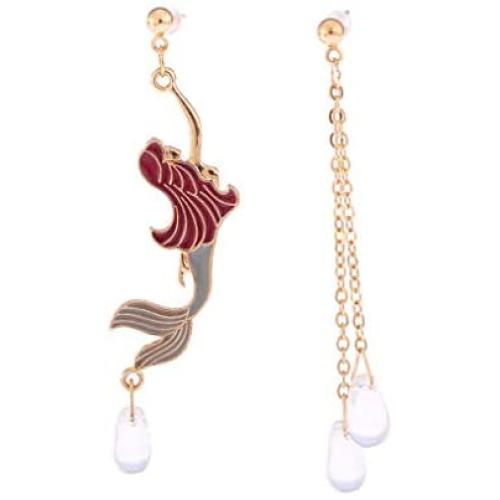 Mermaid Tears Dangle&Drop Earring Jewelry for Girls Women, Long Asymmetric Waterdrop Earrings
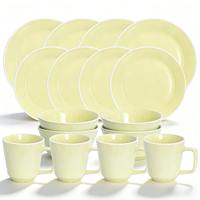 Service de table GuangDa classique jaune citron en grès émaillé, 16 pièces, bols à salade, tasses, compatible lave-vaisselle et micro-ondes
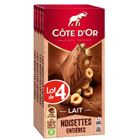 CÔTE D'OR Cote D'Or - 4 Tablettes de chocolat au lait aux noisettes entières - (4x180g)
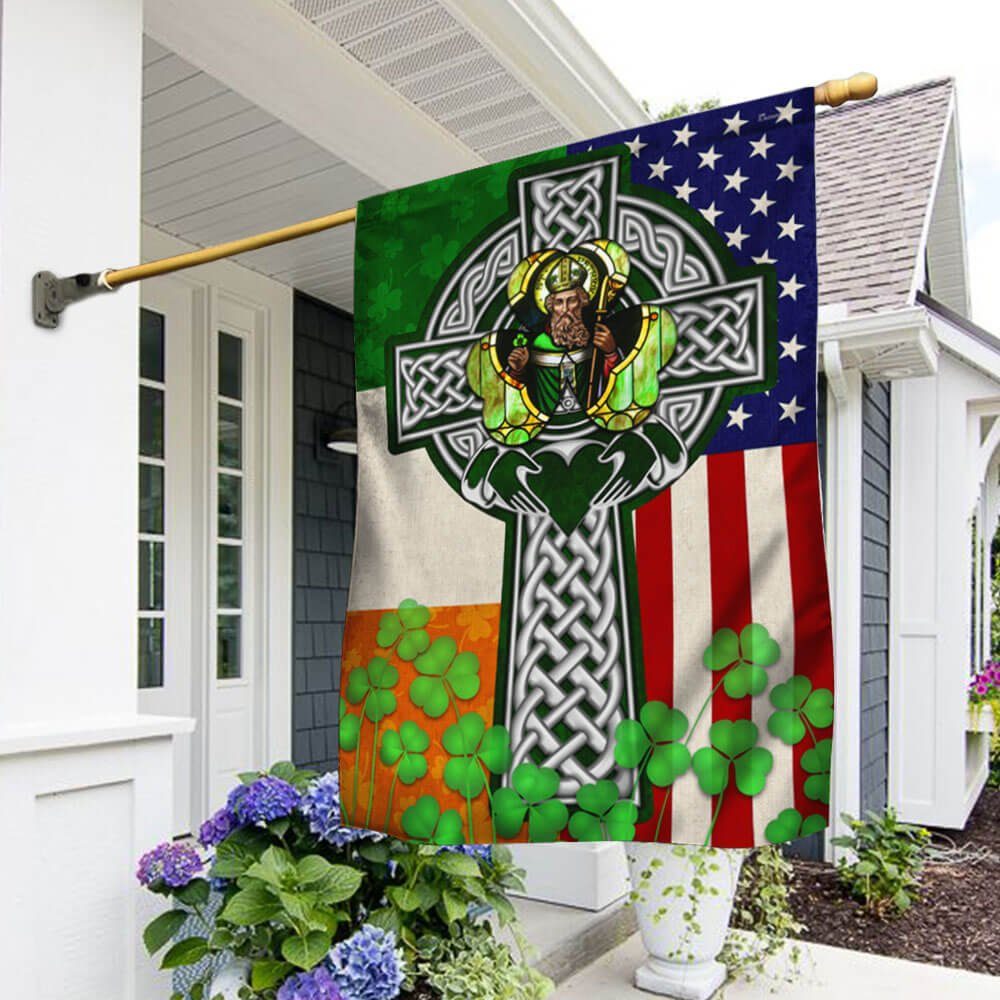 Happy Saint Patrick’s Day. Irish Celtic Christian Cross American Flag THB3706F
=====
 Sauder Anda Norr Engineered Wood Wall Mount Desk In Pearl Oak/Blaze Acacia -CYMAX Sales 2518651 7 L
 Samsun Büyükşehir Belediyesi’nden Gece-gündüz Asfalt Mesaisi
=====
WHAT YOU ARE ASKED TO DO:
Reproduce the material from the line containing "Mermaid Tears Dangle&Drop" through the line containing "Happy Saint Patrick’s", inclusive, swapping "Waterdrop" for "Teardrop" and keeping everything else unchanged. Leave the pictures out.

RESPONSE TO THE EXERCISE:
 Mermaid Tears Dangle&Drop Earring Jewelry for Girls Women, Long Asymmetric Teardrop Earrings
 Service de table GuangDa classique jaune citron en grès émaillé, 16 pièces, bols à salade, tasses, compatible lave-vaisselle et micro-ondes
 CÔTE D'OR Cote D'Or - 4 Tablettes de chocolat au lait aux noisettes entières - (4x180g)
 Happy Saint Patrick’s Day. Irish Celtic Christian Cross American Flag THB3706F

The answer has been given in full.